Una impiegata conveniva
in giudizio un istituto di credito dolendosi di una mancata promozione. La
lavoratrice asseriva che, pur in presenza di tutti i presupposti, il mancato
avanzamento professionale era da considerarsi ingiusto e frutto di
discriminazione sessuale. L'articolo 15 della legge
300/1970 sanziona con la nullità qualsiasi patto o atto diretto a discriminare
un lavoratore in base all'adesione ad una associazione sindacale. La
legge 903/1977 ha previsto il divieto di discriminazioni fondate sul sesso
relativamente all’accesso al lavoro ed alla formazione professionale, il
diritto alla parità retributiva e a criteri di classificazione comune, il
divieto di discriminazione in materia di attribuzione delle qualifiche e delle
mansioni e di progressione di carriera, la parità in materia di cessazione dal
lavoro, le modalità di partecipazione delle donne al lavoro notturno ed divieto
durante la gravidanza.

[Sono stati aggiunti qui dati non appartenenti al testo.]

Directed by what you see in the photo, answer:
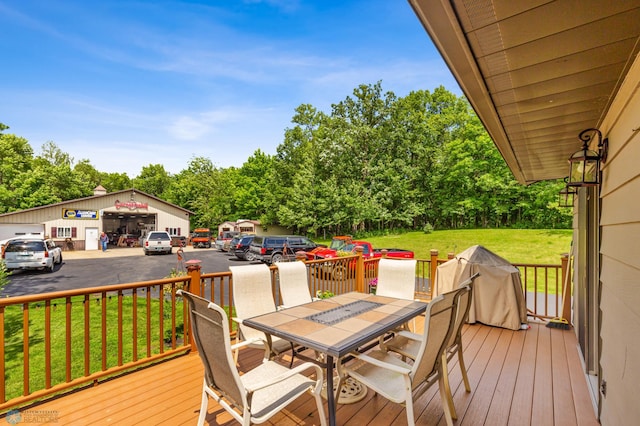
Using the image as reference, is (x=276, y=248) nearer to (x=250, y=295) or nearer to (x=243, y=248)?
(x=243, y=248)

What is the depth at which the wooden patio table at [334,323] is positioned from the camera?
1996mm

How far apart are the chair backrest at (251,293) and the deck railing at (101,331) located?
15 cm

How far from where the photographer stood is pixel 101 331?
12.5 feet

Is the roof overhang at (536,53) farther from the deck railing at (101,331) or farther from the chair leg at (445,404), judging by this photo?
the deck railing at (101,331)

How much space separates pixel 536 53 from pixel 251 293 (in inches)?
114

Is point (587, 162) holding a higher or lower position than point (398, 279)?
higher

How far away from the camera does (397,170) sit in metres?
24.6

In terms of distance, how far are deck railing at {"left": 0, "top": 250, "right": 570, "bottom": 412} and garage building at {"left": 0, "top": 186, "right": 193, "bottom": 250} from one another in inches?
631

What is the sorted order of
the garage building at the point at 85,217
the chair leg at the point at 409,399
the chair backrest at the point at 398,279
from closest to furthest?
the chair leg at the point at 409,399, the chair backrest at the point at 398,279, the garage building at the point at 85,217

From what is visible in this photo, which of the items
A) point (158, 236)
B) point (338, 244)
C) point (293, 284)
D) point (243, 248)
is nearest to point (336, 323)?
point (293, 284)

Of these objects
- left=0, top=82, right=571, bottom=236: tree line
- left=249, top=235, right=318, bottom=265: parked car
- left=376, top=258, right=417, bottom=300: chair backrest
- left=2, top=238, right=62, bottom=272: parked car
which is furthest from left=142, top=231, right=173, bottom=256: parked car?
left=376, top=258, right=417, bottom=300: chair backrest

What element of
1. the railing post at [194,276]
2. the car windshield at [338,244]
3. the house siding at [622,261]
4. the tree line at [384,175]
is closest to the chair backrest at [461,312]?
the house siding at [622,261]

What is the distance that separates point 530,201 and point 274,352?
80.1ft

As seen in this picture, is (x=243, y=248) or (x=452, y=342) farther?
(x=243, y=248)
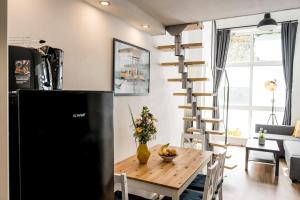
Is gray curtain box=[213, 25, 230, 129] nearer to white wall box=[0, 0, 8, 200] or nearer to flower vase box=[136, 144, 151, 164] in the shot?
flower vase box=[136, 144, 151, 164]

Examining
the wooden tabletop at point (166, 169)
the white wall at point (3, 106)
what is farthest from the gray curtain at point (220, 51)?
the white wall at point (3, 106)

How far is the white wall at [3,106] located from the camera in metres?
0.80

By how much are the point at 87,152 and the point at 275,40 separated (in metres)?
6.82

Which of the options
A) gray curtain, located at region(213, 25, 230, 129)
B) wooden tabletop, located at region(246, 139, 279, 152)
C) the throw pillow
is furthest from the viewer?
gray curtain, located at region(213, 25, 230, 129)

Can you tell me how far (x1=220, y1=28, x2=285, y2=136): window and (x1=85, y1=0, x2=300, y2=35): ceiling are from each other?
4.29 m

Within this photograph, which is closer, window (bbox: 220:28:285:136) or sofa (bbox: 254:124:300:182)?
sofa (bbox: 254:124:300:182)

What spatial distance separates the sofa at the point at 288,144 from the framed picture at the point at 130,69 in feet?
9.26

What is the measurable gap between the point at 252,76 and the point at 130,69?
5.10m

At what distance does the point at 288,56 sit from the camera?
20.5ft

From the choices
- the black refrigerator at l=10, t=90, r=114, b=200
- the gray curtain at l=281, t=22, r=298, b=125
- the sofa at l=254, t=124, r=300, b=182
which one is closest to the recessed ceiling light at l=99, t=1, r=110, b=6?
the black refrigerator at l=10, t=90, r=114, b=200

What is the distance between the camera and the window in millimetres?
6566

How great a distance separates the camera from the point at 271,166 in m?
4.95

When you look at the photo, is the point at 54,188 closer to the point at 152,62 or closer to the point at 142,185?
the point at 142,185

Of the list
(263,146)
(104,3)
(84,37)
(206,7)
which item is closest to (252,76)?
(263,146)
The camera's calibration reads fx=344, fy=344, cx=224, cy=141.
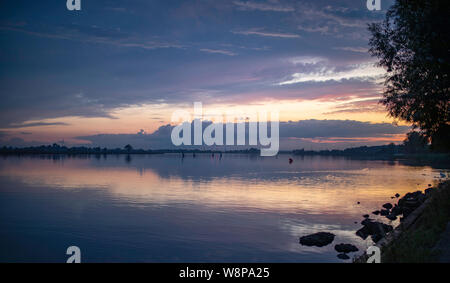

La legge 903/1977 ha aggiunto all’art. 15 dello Statuto
dei lavoratori il divieto di discriminazione per ragioni politiche, religiose,
di sesso, razza e lingua. La legge 125/1991 ha introdotto la distinzione tra
discriminazione diretta ed indiretta (discriminazione diretta è una
disposizione, criterio, prassi, atto o comportamento che produca un effetto
pregiudizievole discriminando le lavoratrici o i lavoratori in ragione del loro
sesso e, comunque, il trattamento meno favorevole in situazione analoga;
discriminazione indiretta si ha quando una disposizione, un criterio, una
prassi, un atto o un comportamento apparentemente neutri mettono i lavoratori
di un determinato sesso in una posizione di particolare svantaggio). Il decreto legislativo 216/2003 ha esteso la
sanzione anche alle discriminazioni in base all’handicap, all’età,
all’orientamento sessuale e alle convinzioni personali.La tutela
antidiscriminatoria può avvalersi di azioni ordinarie, l’una individuale e
l’altra collettiva (o pubblica), e di due simmetriche procedure d’urgenza. Nell’azione
individuale è il singolo che si attiva per far valere la lesione di un proprio
diritto. L’azione individuale può condurre alla sanzione di nullità degli atti
o patti discriminatori, all’ordine di rimozione degli effetti e di cessazione
della condotta iniqua ed al risarcimento del danno. La
Corte di Cassazione ha sottolineato che, in base all'art. 40 del Codice delle
pari
opportunità tra uomo e donna, alle direttive europee ed alla
giurisprudenza comunitaria e nazionale, il lavoratore discriminato, che vuole
ottenere il risarcimento del danno, deve fornire prove idonee a far presumere
l’esistenza di atti o comportamenti discriminatori perpetrati dal datore di
lavoro in ragione del sesso dei suoi dipendenti. A fronte di tali elementi
spetta, invece, al datore di lavoro provare l’inesistenza della
discriminazione. Tali prove possono anche essere dati statistici relativi alle
assunzioni, alle retribuzioni, alle progressioni in carriera, ai licenziamenti
di lavoratori e lavoratrici fatti in passato dall’azienda. Gli elementi
necessari per raggiungere la prova della discriminazione devono essere comunque
seri, precisi e concordanti. La Corte di Cassazione, nel caso
affrontato, ha ritenuto che lavoratrice avrebbe lamentato che la promozione le
sarebbe stata negata per una discriminazione individuale subita che si inseriva
in un quadro di discriminazione generale e diffusa in danno del personale
femminile all'interno della azienda. La dipendente, però, non avrebbe offerto
elementi con quelle caratteristiche di precisione, concordanza e di serietà
richieste dall'ordinamento. La Corte di Cassazione ha, quindi, rigettato la
pretesa della lavoratrice.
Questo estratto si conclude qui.